_Objective_. Present every line of the material below as a numbered list, omitting the blank lines and leaving out the pictures.

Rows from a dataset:
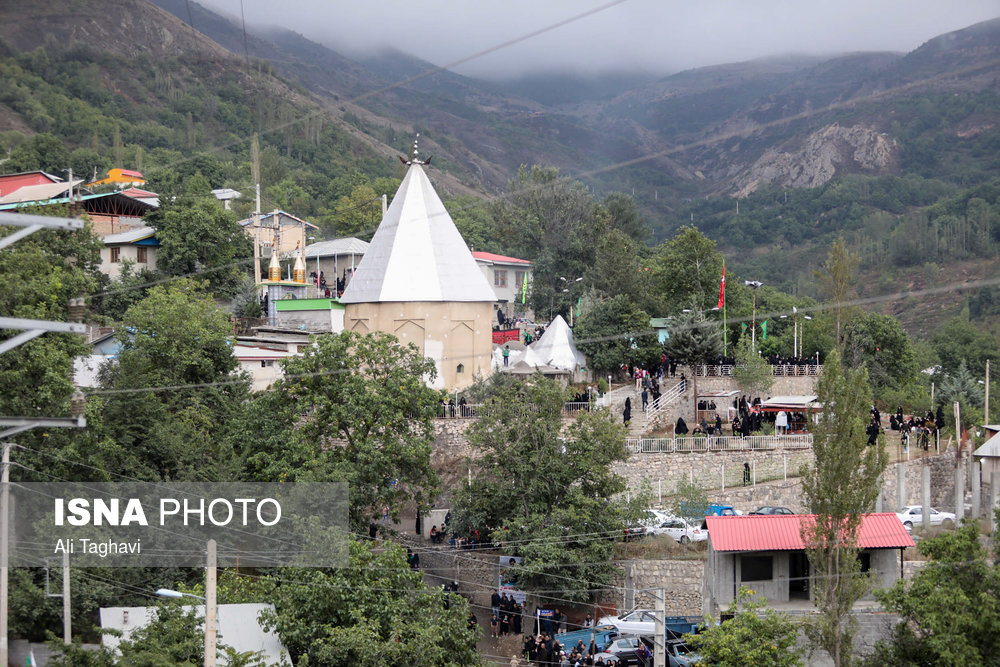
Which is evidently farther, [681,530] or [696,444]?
[696,444]

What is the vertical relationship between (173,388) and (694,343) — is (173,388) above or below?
below

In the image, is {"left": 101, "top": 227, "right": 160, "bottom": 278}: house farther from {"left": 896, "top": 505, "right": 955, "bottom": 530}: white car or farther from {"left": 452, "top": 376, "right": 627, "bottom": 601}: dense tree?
{"left": 896, "top": 505, "right": 955, "bottom": 530}: white car

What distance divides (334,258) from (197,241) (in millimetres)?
10150

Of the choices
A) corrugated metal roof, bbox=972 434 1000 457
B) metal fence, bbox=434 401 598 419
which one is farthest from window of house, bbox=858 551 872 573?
metal fence, bbox=434 401 598 419

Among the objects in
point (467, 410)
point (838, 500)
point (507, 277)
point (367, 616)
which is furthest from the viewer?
point (507, 277)

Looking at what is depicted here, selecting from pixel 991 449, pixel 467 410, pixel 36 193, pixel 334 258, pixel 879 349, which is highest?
pixel 36 193

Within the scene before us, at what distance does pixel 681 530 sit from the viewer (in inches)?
1165

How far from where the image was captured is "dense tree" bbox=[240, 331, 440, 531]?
1085 inches

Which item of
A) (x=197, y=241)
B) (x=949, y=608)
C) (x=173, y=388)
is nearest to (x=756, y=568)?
(x=949, y=608)

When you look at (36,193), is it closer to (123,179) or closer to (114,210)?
(114,210)

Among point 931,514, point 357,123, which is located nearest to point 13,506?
point 931,514

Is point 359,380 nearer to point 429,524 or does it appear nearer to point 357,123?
point 429,524

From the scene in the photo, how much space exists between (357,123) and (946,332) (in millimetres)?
112947

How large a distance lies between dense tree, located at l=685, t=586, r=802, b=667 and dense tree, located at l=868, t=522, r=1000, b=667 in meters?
1.79
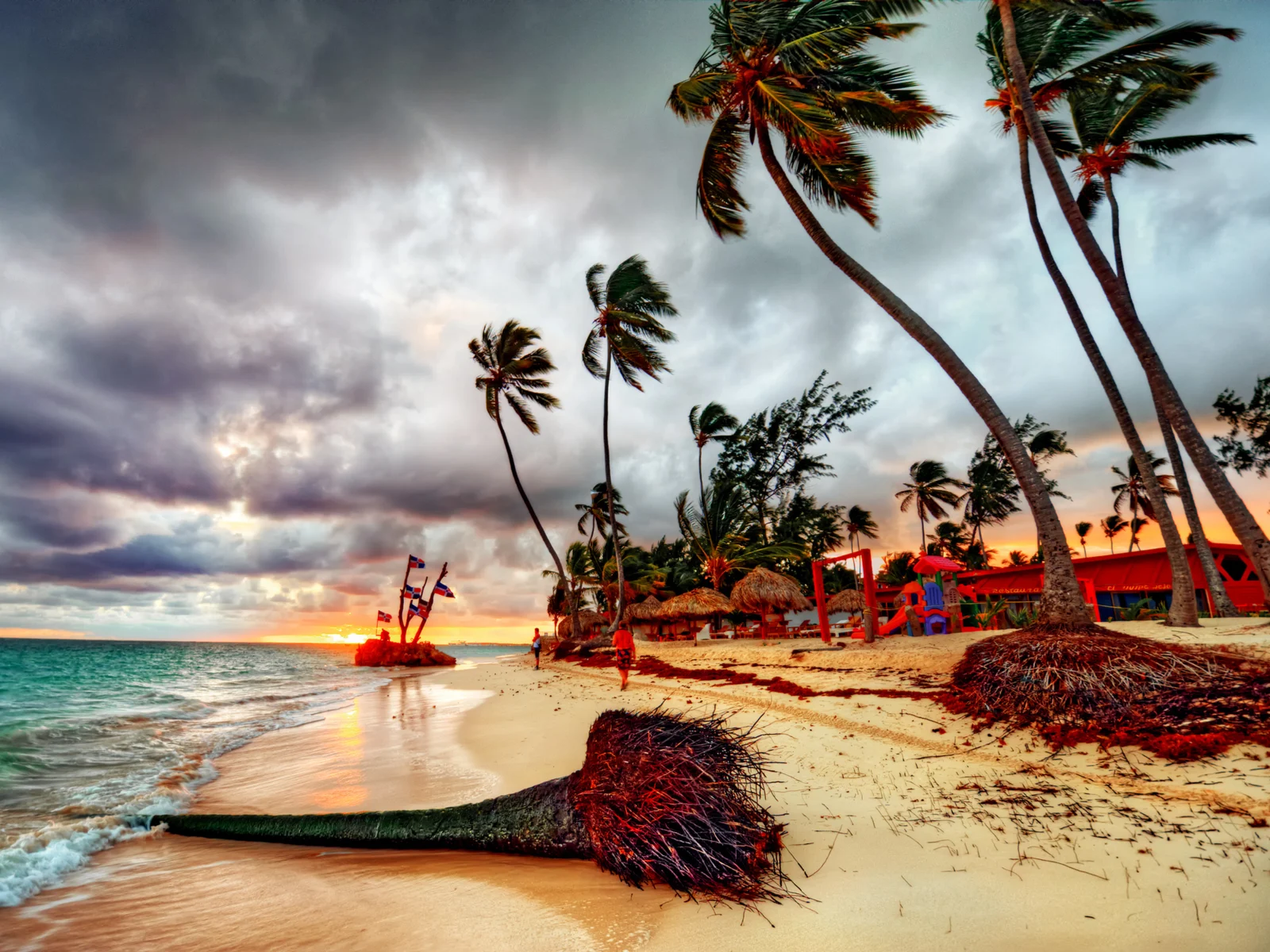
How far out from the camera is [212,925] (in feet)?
10.4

_Solution to this task_.
1. Which is evidently farther, [681,530] or [696,444]?
2. [696,444]
3. What is the vertical relationship between (173,388) and (694,343) — is (173,388) above or below?
4. below
5. In the image, is {"left": 101, "top": 227, "right": 160, "bottom": 278}: house farther from {"left": 896, "top": 505, "right": 955, "bottom": 530}: white car or farther from {"left": 452, "top": 376, "right": 627, "bottom": 601}: dense tree?
6. {"left": 896, "top": 505, "right": 955, "bottom": 530}: white car
7. What distance divides (334,258) from (197,241) (in millimetres)?
8. 10150
9. Of the choices
10. A) corrugated metal roof, bbox=972 434 1000 457
11. B) metal fence, bbox=434 401 598 419
12. which one is farthest from window of house, bbox=858 551 872 573?
13. metal fence, bbox=434 401 598 419
14. Among the objects in
15. point (467, 410)
16. point (838, 500)
17. point (507, 277)
18. point (367, 616)
19. which is furthest from the viewer?
20. point (507, 277)
21. Looking at what is depicted here, selecting from pixel 991 449, pixel 467 410, pixel 36 193, pixel 334 258, pixel 879 349, which is highest?
22. pixel 36 193
23. Within the scene before us, at what distance does pixel 681 530 sit from the viewer (in inches)?
24. 1165
25. How far from where the image was captured is "dense tree" bbox=[240, 331, 440, 531]?
26. 1085 inches
27. Which item of
28. A) (x=197, y=241)
29. B) (x=949, y=608)
30. C) (x=173, y=388)
31. is nearest to (x=756, y=568)?
32. (x=949, y=608)
33. When you look at (36,193), is it closer to (123,179) or closer to (114,210)?
34. (114,210)
35. Among point 931,514, point 357,123, which is located nearest to point 13,506?
36. point 931,514
37. Is point 359,380 nearer to point 429,524 or does it appear nearer to point 357,123?
38. point 429,524
39. From the scene in the photo, how much space exists between (357,123) and (946,332) (in millimetres)?
40. 112947
41. How large a distance lies between dense tree, located at l=685, t=586, r=802, b=667 and dense tree, located at l=868, t=522, r=1000, b=667 in meters?
42. 1.79
43. How far out from the camera is [212,925] (in feet)?
44. 10.4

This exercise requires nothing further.